A determined push forward
None of this means the original strategy of targeting the huntingtin protein is obsolete. Such a therapy could still play an important role late in the disease course, after the DNA repeats have already expanded and when neurons are faltering but not yet gone, says David Howland, head of preclinical biology at the CHDI Foundation, a nonprofit research organization dedicated to Huntington’s.
The ideal, Howland suspects, may be to pair the two approaches in a one-two punch — first freezing the genetic expansion to stop the disease at its source, then clearing the toxic protein already damaging neurons.
But a combination attack on Huntington’s is probably years away. Drugs that achieve each half of the strategy generally have to be established on their own before the two can be brought together. In the meantime, researchers face a choice about where to place their bets.
“Five years ago, probably 95 percent of people would have said huntingtin-lowering is the top priority target by a long way,” says neurologist Ed Wild of University College London. Now, Wild says, that consensus has dissolved, and experts are hard-pressed to say whether lowering huntingtin or modulating DNA repair should come first.
And the implications reach well beyond a single disease. A drug that freezes repeat expansion in Huntington’s could, in principle, work against myotonic dystrophy, spinocerebellar ataxia and a wide range of other diseases that follow similar genetic dynamics.

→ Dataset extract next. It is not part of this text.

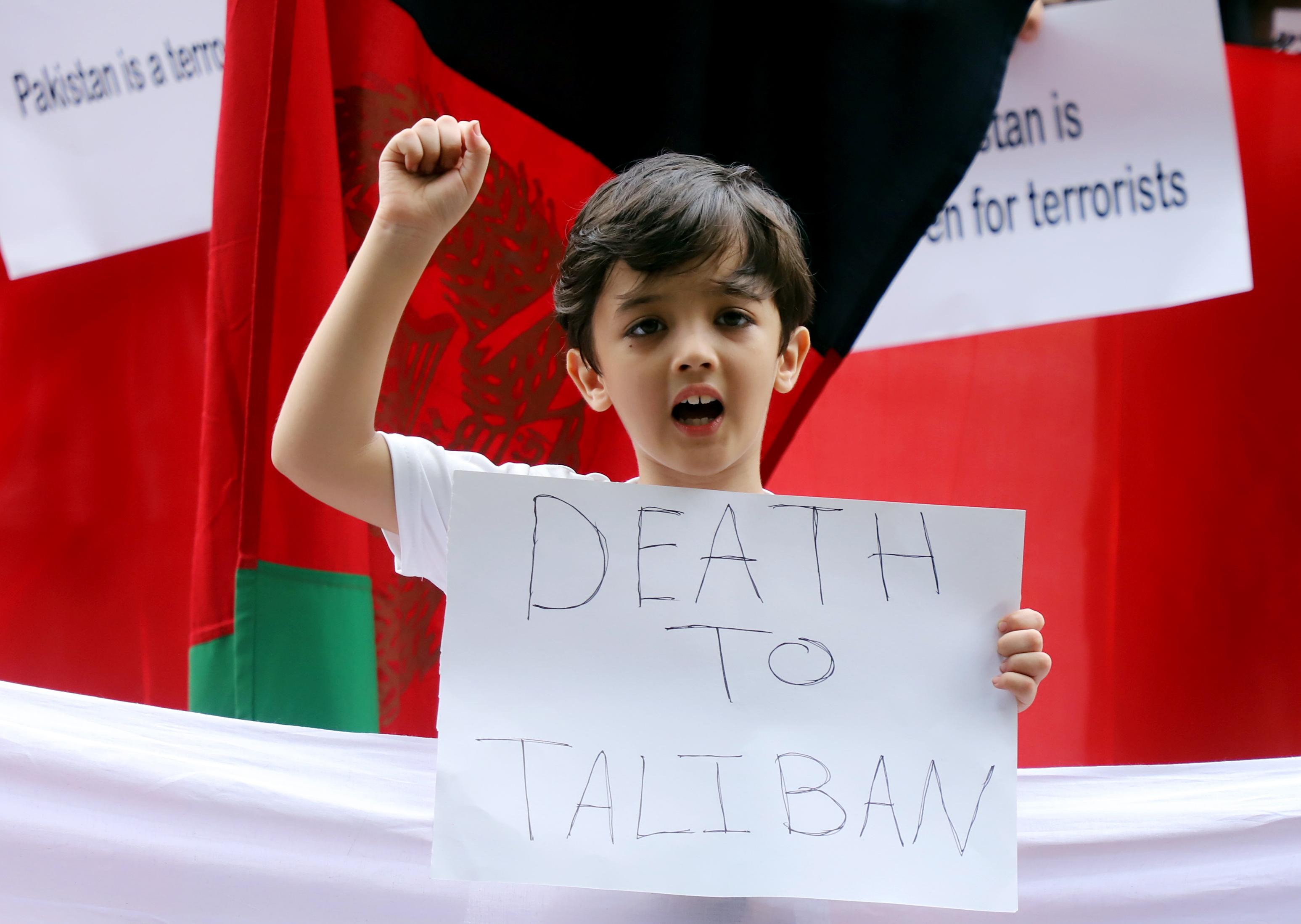 दिल्ली में हुए प्रदर्शन में एक अफगानी बच्चा तालिबान मुर्दाबाद के नारे लगाते हुए दिखा।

“Huntington’s is the disorder for which we have the most compelling data,” says Darren Monckton, a geneticist at the University of Glasgow in Scotland who studies these conditions. “But all the mouse and tissue-culture data say it’s the same players [in the DNA-repair pathway] and absolutely we should be thinking about targeting them to treat these other disorders as well.”
For the scientists closest to this work, success or failure won’t be measured only in trial data. It will be measured in people, and one person in particular: Jeff Carroll.
“If we can save Jeff’s brain, then we’ve done our job,” says Wild, who has known Carroll since they were graduate students. “If we can’t, then we probably should have stayed a few more nights late at work.”
Carroll himself holds a clear-eyed view. He still has research to do and a life to live. Despite his symptoms, he is producing some of the strongest science of his career, colleagues say. In the last year, his lab reported that one type of huntingtin-depletion therapy can also curb the expansion of repeats, a finding that knits together the field’s two leading bets.
He is also a father to twin 20-year-olds — both conceived via IVF and with genetic screening to spare them the Huntington’s mutation — and he helps shoulder the care of his siblings who also inherited it. “It’s very clear that Jeff’s reserves are far from empty,” Wild says.
But they are steadily depleting. Inside Carroll’s brain, the mutant DNA continues lengthening. The slow neurological countdown set in motion by his genetic inheritance is advancing, even as the science is trying to stop it. Through it all, he keeps moving forward — for himself, for his family and for the tens of thousands of others living with the same diagnosis.
“We have to hurry,” Carroll says. “We have to keep pushing.”